■ Consegne ■
1 – Secondo il brano sul Memorandum con la Libia, in quale città viene arrestato Almasri il 19 gennaio?
2 – Restituisci alla lettera il passo del brano sul Memorandum con la Libia che comincia con "Quel documento nacque" e prosegue fino a "un’esclusiva delle destre.".

■ Brano da leggere ■
+++++
Quel documento nacque da una necessità concreta: l’Italia, con una proiezione di 250.000 sbarchi in un anno, si trovava di fronte a una crisi ingestibile. L’accordo con la Libia prevedeva il coinvolgimento delle tribù locali e della guardia costiera di Tripoli per contenere i flussi migratori.
Da allora, il Memorandum non è mai stato messo in discussione, anzi è stato rinnovato più volte, sia nel 2020 dal governo Conte II (M5S, PD, LeU, Italia Viva), sia nel 2023 dal governo Meloni. Questo dimostra che la gestione dei rapporti con la Libia è stata condivisa da governi di diverso colore politico e non è certo un’esclusiva delle destre.
Attaccare oggi il governo per una strategia che la sinistra stessa ha introdotto e confermato negli anni non solo è ipocrita, ma dimostra la strumentalizzazione politica della vicenda. Il governo Meloni, anziché cedere a polemiche sterili, sta continuando a lavorare per garantire la sicurezza nazionale e la gestione ordinata dei flussi migratori, in linea con gli accordi internazionali già esistenti.
I fatti sono noti a tutti. Il 19 gennaio Almasri viene arrestato a Torino. Il giorno prima – dopo dodici giorni che il presunto criminale girovagava per l’Europa, prima in Inghilterra e poi in Germania – la Corte dell’Aja aveva emesso un mandato d’arresto nei confronti del libico.
Secondo le prime ricostruzioni, infatti, dopo essere stato sette giorni a Londra, il 13 gennaio si trasferisce a Bruxelles in treno, da dove prosegue per Bonn, in Germania. Quest’ultimo tratto in auto con un amico. Qui soggiorna per due giorni durante i quali avrebbe assistito a una partita di calcio. Il 16 gennaio Almasri noleggia una macchina, una Mercedes, per raggiungere con amici Monaco di Baviera, più di 12 ore di viaggio durante il quale viene fermato dalla polizia per un controllo di routine. Gli agenti lo lasciano andare.
+++++
■ Righe presentate ■
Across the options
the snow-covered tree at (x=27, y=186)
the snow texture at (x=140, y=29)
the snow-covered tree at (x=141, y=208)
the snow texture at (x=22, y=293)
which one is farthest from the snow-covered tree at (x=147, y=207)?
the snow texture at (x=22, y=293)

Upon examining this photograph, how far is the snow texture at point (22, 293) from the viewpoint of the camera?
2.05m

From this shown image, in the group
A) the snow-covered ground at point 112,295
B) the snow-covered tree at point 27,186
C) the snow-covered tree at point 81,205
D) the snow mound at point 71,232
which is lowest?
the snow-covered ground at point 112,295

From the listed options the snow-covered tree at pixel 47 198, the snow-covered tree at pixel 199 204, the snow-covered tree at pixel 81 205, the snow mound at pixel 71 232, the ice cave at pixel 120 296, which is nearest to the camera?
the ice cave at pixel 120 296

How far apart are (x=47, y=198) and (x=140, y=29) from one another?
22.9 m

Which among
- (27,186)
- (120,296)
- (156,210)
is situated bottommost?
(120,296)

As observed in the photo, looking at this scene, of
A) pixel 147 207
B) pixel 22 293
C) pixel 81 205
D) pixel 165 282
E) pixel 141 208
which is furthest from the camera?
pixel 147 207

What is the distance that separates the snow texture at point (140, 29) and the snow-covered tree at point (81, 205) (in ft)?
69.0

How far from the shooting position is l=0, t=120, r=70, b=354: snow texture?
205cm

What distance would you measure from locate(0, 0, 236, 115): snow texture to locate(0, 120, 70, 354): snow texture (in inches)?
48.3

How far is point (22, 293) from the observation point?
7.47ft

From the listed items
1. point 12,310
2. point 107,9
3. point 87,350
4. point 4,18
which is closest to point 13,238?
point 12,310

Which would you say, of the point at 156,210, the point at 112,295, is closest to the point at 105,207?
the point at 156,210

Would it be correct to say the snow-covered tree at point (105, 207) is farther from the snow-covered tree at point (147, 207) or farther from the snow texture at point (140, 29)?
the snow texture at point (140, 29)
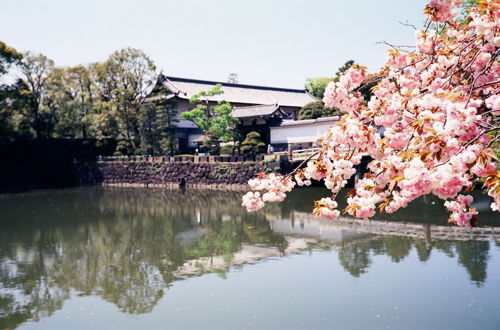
+++++
■ Risposte per consegna ■
1 – A Torino.

2 –
Quel documento nacque da una necessità concreta: l’Italia, con una proiezione di 250.000 sbarchi in un anno, si trovava di fronte a una crisi ingestibile. L’accordo con la Libia prevedeva il coinvolgimento delle tribù locali e della guardia costiera di Tripoli per contenere i flussi migratori.
Da allora, il Memorandum non è mai stato messo in discussione, anzi è stato rinnovato più volte, sia nel 2020 dal governo Conte II (M5S, PD, LeU, Italia Viva), sia nel 2023 dal governo Meloni. Questo dimostra che la gestione dei rapporti con la Libia è stata condivisa da governi di diverso colore politico e non è certo un’esclusiva delle destre.